Hazard3/doc/sections/instruction_timings.adoc

== Instruction Cycle Counts

All timings are given assuming perfect bus behaviour (no stalls). Stalling of the `I` bus can delay execution indefinitely, as can stalling of the `D` bus during a load or store.

=== RV32I

[%autowidth.stretch, options="header"]
|===
| Instruction | Cycles | Note
3+| Integer Register-register
| `add rd, rs1, rs2` | 1 |
| `sub rd, rs1, rs2` | 1 |
| `slt rd, rs1, rs2` | 1 |
| `sltu rd, rs1, rs2` | 1 |
| `and rd, rs1, rs2` | 1 |
| `or rd, rs1, rs2` | 1 |
| `xor rd, rs1, rs2` | 1 |
| `sll rd, rs1, rs2` | 1 |
| `srl rd, rs1, rs2` | 1 |
| `sra rd, rs1, rs2` | 1 |
3+| Integer Register-immediate
| `addi rd, rs1, imm` | 1 | `nop` is a pseudo-op for `addi x0, x0, 0`
| `slti rd, rs1, imm` | 1 |
| `sltiu rd, rs1, imm` | 1 |
| `andi rd, rs1, imm` | 1 |
| `ori rd, rs1, imm` | 1 |
| `xori rd, rs1, imm` | 1 |
| `slli rd, rs1, imm` | 1 |
| `srli rd, rs1, imm` | 1 |
| `srai rd, rs1, imm` | 1 |
3+| Large Immediate
| `lui rd, imm` | 1 |
| `auipc rd, imm` | 1 |
3+| Control Transfer
| `jal rd, label` | 2footnote:unaligned_branch[A branch to a 32-bit instruction which is not 32-bit-aligned requires one additional cycle, because two naturally-aligned bus cycles are required to fetch the target instruction.]|
| `jalr rd, rs1, imm` | 2footnote:unaligned_branch[] |
| `beq rs1, rs2, label`| 1 or 2footnote:unaligned_branch[] | 1 if nontaken, 2 if taken.
| `bne rs1, rs2, label`| 1 or 2footnote:unaligned_branch[] | 1 if nontaken, 2 if taken.
| `blt rs1, rs2, label`| 1 or 2footnote:unaligned_branch[] | 1 if nontaken, 2 if taken.
| `bge rs1, rs2, label`| 1 or 2footnote:unaligned_branch[] | 1 if nontaken, 2 if taken.
| `bltu rs1, rs2, label`| 1 or 2footnote:unaligned_branch[] | 1 if nontaken, 2 if taken.
| `bgeu rs1, rs2, label`| 1 or 2footnote:unaligned_branch[] | 1 if nontaken, 2 if taken.
3+| Load and Store
| `lw rd, imm(rs1)` | 1 or 2 | 1 if next instruction is independent, 2 if dependent.footnote:data_dependency[If an instruction uses load data (from stage 3) in stage 2, a 1-cycle bubble is inserted after the load.
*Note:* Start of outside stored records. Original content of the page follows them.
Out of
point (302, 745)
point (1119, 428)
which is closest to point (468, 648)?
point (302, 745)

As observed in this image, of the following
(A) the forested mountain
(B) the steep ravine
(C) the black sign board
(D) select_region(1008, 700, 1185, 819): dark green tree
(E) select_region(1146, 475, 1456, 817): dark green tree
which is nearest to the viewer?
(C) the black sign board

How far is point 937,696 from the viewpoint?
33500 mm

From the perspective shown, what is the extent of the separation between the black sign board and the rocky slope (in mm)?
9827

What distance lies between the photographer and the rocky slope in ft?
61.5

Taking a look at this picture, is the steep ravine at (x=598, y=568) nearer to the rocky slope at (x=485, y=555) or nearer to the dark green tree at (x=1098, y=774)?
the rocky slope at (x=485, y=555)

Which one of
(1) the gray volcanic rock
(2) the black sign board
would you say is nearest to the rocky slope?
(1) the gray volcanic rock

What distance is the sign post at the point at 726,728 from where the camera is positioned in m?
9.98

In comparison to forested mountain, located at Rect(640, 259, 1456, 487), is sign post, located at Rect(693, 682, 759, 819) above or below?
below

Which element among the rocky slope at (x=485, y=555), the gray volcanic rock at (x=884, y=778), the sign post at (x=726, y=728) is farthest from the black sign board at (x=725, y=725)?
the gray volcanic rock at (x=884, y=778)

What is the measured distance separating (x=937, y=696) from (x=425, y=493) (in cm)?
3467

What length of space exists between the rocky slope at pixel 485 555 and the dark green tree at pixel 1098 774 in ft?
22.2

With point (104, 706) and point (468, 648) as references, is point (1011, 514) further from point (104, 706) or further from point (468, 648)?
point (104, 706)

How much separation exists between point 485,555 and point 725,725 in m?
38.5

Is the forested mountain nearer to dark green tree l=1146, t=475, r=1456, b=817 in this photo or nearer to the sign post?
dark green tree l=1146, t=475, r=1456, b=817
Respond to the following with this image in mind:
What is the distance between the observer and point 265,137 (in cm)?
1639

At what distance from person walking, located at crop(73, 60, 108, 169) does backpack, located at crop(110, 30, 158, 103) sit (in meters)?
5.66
Load-data to store-data dependency does not experience this, because the store data is used in stage 3. However, load-data to store-address (or e.g. load-to-add) does qualify.]
| `lh rd, imm(rs1)` | 1 or 2 | 1 if next instruction is independent, 2 if dependent.footnote:data_dependency[]
| `lhu rd, imm(rs1)` | 1 or 2 | 1 if next instruction is independent, 2 if dependent.footnote:data_dependency[]
| `lb rd, imm(rs1)` | 1 or 2 | 1 if next instruction is independent, 2 if dependent.footnote:data_dependency[]
| `lbu rd, imm(rs1)` | 1 or 2 | 1 if next instruction is independent, 2 if dependent.footnote:data_dependency[]
| `sw rs2, imm(rs1)` | 1 |
| `sh rs2, imm(rs1)` | 1 |
| `sb rs2, imm(rs1)` | 1 |
|===

=== M Extension

Timings assume the core is configured with `MULDIV_UNROLL = 2` and `MUL_FAST = 1`. I.e. the sequential multiply/divide circuit processes two bits per cycle, and a separate dedicated multiplier is present for the `mul` instruction.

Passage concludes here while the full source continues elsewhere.